As they thin their ranks of risky cardholders to deal with an economic downturn, major banks including American Express, Citigroup, Bank of America, and a long list of others have already begun to raise interest rates, and some have targeted consumers who pay their bills on time. The legislation scheduled for a Senate vote today does not cap interest rates, so banks can continue to lift them, albeit at a slower pace and with greater disclosure.

“There will be one-size-fits-all pricing, and as a result, you’ll see the industry will be more egalitarian in terms of its revenue base,” said David Robertson, publisher of the Nilson Report, which tracks the credit card business.
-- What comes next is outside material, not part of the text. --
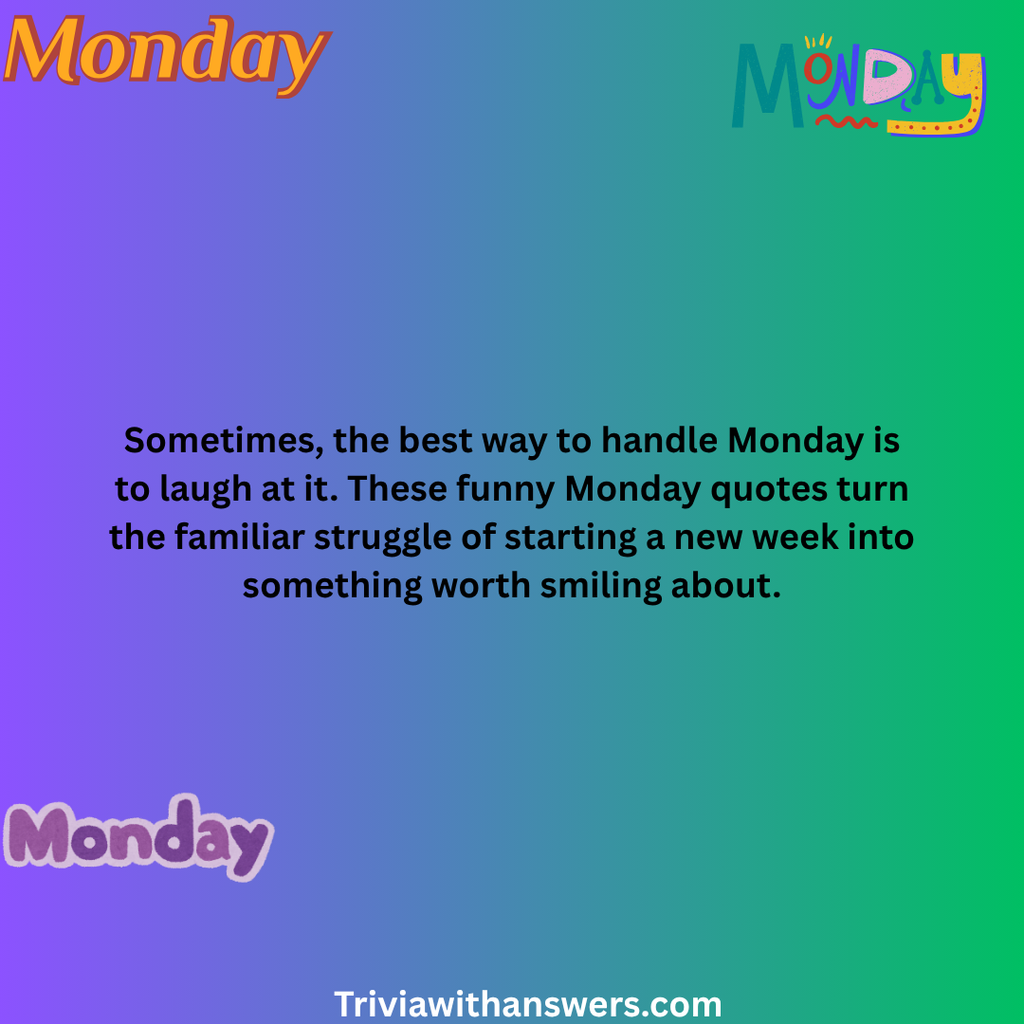 "Funny Monday Quotes"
People who routinely pay off their credit card balance have been enjoying the equivalent of a free ride, he said, because many have not had to pay an annual fee and collect points for air travel and other perks.

“Despite all the terrible things that have been said, you’re making out like a bandit,” he said. “That’s a third of credit card customers, 50 million people who have gotten a great deal.”
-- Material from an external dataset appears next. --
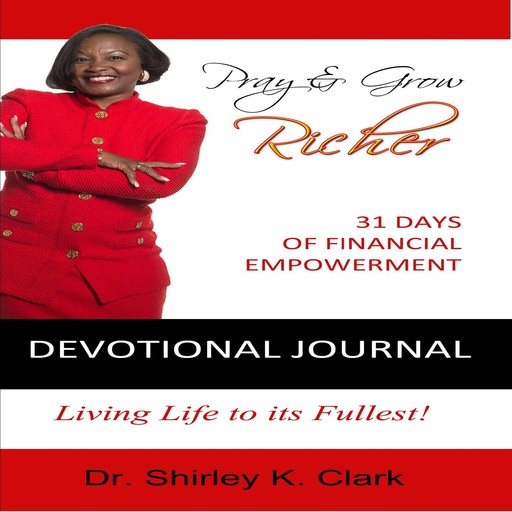 Pray & Grow Richer Devotional Journal, Shirley K.Clark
Robert Hammer, an industry consultant, said the legislation might have the broad effect of encouraging card issuers to become ever more reliant on fees from marginal customers as well as creditworthy cardholders, who are dubbed “deadbeats” in industry parlance because they generate scant fee revenue.

“They aren’t charities. They have shareholders to report to,” he said, referring to banks and credit card companies. “Whatever is left in the model to work from, they will start to maneuver.”

Banks used to give credit cards only to the best consumers and charge them a flat interest rate of about 20 percent and an annual fee. But with the relaxing of usury laws in some states, and the availability of credit scores in the late 1980s, banks began offering cards with a variety of different interest rates and fees, tying the pricing to the credit risk of the cardholder.

That helped push interest rates down for many consumers, but they soared for riskier cardholders, who became a significant source of revenue for the industry. The recent economic downturn challenged that formula, and banks started dumping the riskiest and lowering their credit limits in earnest as the recession accelerated. Now, a rising chorus of consumers who pay their bills off every month is complaining of shortened grace periods, new hidden fees and higher interest rates.

The industry says the proposals will force banks to issue fewer credit cards at greater cost to the current cardholders.

Citigroup and Capital One referred comments to the ABA. Discover and American Express declined to comment. Bank of America intends to “provide credit to the largest number of creditworthy customers possible, while also remaining prudent in our lending practices,” said Betty Riess, a spokeswoman. Together with JPMorgan Chase, which has said the changes will force it to limit credit availability and raise fees, these banks comprise 80 percent of the credit card industry.

Ah, the insanity of American corporatism.